*Task brief*.
Look below for the line with "Given this setup, evaluate". Extract that line and each one after it through the last, word for word.

[Collected data entries]
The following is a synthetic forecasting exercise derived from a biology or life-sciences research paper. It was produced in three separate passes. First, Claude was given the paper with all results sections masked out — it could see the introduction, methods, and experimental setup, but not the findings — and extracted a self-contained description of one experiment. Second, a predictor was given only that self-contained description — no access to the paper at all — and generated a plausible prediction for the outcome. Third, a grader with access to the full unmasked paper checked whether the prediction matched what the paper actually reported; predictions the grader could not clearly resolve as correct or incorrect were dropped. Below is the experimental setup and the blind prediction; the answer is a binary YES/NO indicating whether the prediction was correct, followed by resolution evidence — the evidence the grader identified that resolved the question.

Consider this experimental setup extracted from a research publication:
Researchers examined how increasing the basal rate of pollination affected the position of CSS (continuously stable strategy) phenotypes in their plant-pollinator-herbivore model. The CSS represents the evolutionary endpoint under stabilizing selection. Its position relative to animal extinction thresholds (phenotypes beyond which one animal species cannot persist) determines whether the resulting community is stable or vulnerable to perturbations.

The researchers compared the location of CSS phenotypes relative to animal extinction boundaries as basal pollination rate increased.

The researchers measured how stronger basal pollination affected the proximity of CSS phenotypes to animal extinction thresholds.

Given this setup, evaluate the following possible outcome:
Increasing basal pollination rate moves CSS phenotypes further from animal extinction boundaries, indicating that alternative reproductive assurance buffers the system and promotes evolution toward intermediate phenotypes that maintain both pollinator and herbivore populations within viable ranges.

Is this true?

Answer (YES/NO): NO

*Task response*.
Given this setup, evaluate the following possible outcome:
Increasing basal pollination rate moves CSS phenotypes further from animal extinction boundaries, indicating that alternative reproductive assurance buffers the system and promotes evolution toward intermediate phenotypes that maintain both pollinator and herbivore populations within viable ranges.

Is this true?

Answer (YES/NO): NO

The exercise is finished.